▶ [Task prompt] When you reach the records below, repeat each one exactly as written.

▶ [Data under study]
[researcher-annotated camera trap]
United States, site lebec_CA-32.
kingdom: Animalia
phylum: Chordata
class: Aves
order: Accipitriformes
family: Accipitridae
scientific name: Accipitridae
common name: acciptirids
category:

▶ [Answer to this problem]
[researcher-annotated camera trap]
United States, site lebec_CA-32.
kingdom: Animalia
phylum: Chordata
class: Aves
order: Accipitriformes
family: Accipitridae
scientific name: Accipitridae
common name: acciptirids
category:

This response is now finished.